Benchmark your practices and autopsy those that are not performing. Bring in an independent resources, whether another manager or a consultant, to help guide the improvement plan.

 

TIP 51 Invest in your revenue cycle.

Hospitals that try to manage this function as a single unit with the hospital’s revenue cycle are rarely successful. The divergent scale almost ensures hospital charges will get the attention. Make it a separate function!

 

TIP 52 Physicians should be held accountable for costs.

Part of each physician’s standards and performance goals should address practice costs. Give them the data and hold them accountable.

 

TIP 53 Credential providers with payers before you employ them.

Many hospital executives don’t understand this issue. If the providers are not credentialed, you cannot collect from payers and face months of losses and cash flow challenges. Start the credentialing process the day you agree to hire the physician. No exceptions!!

 

TIP 54 If you control 30-35 percent of the PCP community, you can leverage the payers.

Invest in primary care, then tie the negotiation of their contracts (and other specialists) to the hospital/system negotiation schedule. You will get the insurers’ attention. They may be able to compete without your hospital, but your PCPs are essential.

 

TIP 55 Leverage your growing care management capabilities with payers.

Talk to payers about their willingness to differentiate payments for medical homes or other care management systems. We have seen payers come to the table with other ideas, as well, such as one-sided cost sharing. If you don’t ask – you don’t get!

 

TIP 56 Know how many PCPs you need to support each specialist.

If you had a totally closed network, how many PCPs would be required to keep your specialists busy? This is a “must” to know, especially when building your primary care network.

 

TIP 57 Set a target for a positive operating margin.

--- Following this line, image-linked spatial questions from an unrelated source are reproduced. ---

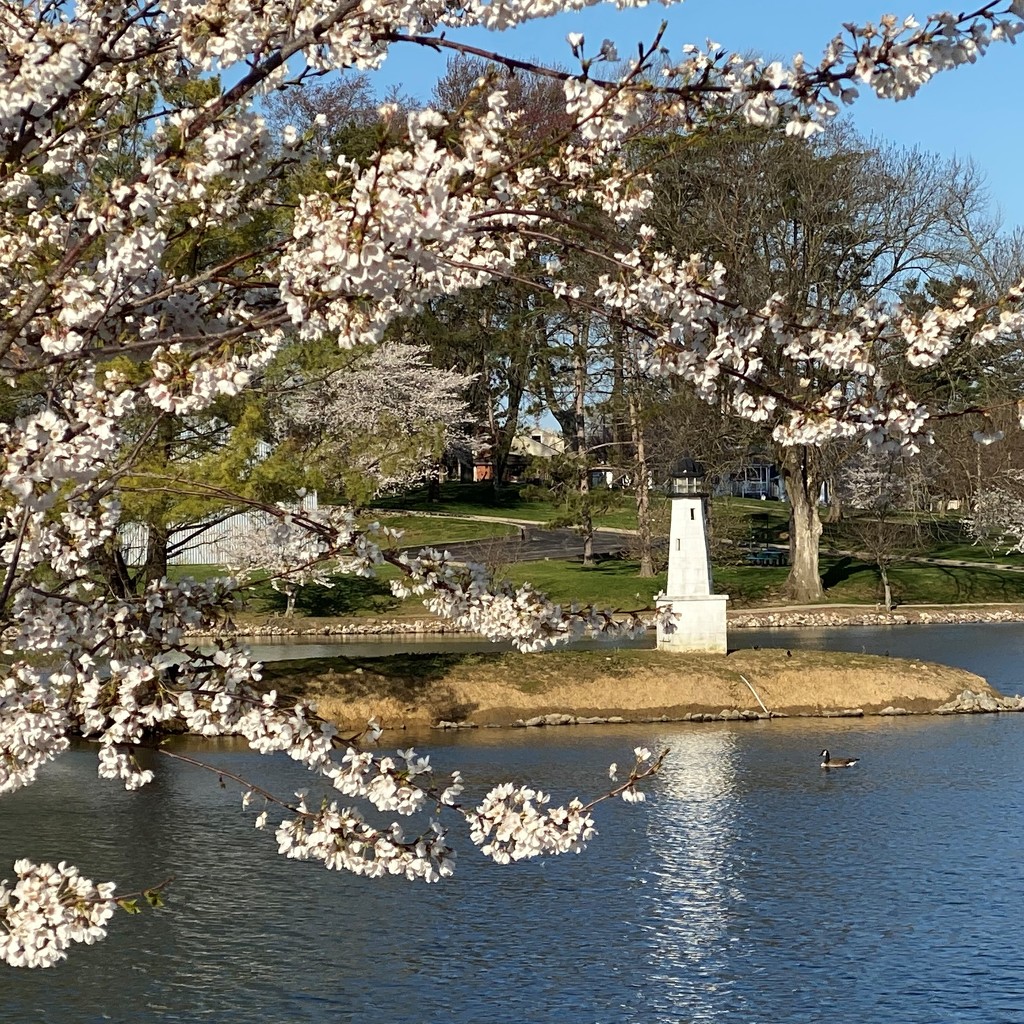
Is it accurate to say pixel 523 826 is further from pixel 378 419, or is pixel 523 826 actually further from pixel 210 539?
pixel 210 539

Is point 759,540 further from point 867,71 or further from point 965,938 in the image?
point 867,71

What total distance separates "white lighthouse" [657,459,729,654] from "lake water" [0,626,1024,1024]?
745 centimetres

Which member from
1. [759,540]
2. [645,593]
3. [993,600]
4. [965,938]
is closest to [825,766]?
[965,938]

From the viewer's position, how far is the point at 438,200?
17.2 ft

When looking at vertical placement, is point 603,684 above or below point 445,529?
below

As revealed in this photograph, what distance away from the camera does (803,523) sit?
5372cm

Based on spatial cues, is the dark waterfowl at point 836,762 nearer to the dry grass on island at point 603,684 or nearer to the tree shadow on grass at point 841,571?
the dry grass on island at point 603,684

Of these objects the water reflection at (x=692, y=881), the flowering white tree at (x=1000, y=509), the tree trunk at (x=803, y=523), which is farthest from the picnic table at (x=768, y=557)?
the water reflection at (x=692, y=881)

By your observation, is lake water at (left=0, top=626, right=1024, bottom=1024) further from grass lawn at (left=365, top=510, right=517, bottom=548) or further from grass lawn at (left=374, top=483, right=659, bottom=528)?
grass lawn at (left=374, top=483, right=659, bottom=528)

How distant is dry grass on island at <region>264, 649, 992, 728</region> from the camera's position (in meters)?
28.8

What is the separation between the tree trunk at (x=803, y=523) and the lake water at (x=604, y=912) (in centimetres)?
2829

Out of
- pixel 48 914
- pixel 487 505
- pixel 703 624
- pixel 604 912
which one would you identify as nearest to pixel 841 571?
pixel 487 505

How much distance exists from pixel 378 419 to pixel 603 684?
9.55m

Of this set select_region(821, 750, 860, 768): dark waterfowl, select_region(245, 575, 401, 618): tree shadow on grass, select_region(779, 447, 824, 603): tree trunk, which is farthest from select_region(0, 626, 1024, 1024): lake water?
select_region(779, 447, 824, 603): tree trunk
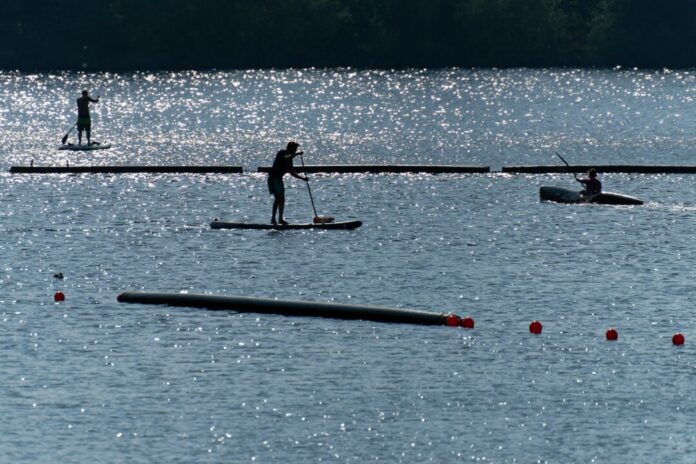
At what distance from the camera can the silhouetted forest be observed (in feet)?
551

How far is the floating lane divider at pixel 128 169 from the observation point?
63.3 meters

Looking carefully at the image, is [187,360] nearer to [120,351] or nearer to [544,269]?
[120,351]

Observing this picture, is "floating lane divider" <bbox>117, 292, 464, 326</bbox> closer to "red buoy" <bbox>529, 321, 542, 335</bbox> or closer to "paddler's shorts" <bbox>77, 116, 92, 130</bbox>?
"red buoy" <bbox>529, 321, 542, 335</bbox>

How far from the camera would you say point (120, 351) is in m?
30.3

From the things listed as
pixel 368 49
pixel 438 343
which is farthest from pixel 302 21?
pixel 438 343

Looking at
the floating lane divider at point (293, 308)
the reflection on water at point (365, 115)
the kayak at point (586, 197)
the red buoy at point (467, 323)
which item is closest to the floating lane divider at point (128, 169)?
the reflection on water at point (365, 115)

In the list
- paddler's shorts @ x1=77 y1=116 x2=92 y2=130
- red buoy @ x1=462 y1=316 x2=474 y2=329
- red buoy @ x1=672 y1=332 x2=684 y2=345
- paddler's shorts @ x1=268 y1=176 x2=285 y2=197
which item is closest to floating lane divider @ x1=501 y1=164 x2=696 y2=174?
paddler's shorts @ x1=268 y1=176 x2=285 y2=197

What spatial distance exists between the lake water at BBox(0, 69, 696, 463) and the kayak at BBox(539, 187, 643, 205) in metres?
0.30

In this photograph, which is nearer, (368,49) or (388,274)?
(388,274)

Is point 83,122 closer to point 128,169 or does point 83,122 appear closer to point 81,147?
point 81,147

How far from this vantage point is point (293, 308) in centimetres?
3338

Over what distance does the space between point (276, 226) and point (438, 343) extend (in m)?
15.7

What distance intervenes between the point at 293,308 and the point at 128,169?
31813 mm

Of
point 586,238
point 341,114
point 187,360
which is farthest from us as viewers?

To most, this is a big stretch, but model where the practice would be at peak performance, and set about moving the practice in that direction. We recommend excluding corporate allocations from this modeling.

 

TIP 58 Manage to ensure losses per provider decline with new additions.

As the practice grows and management matures, scale should create benefits. Put this metric on your dashboard and manage to it.

 

TIP 59 Recognize the physicians’ contributions to the system overall.

The most egregious mistake hospital executives make (and allow boards to make) is to pull out ancillaries and then forget that reality. Your organization must recognize these pieces of the puzzle, and the total must meet expectations on return.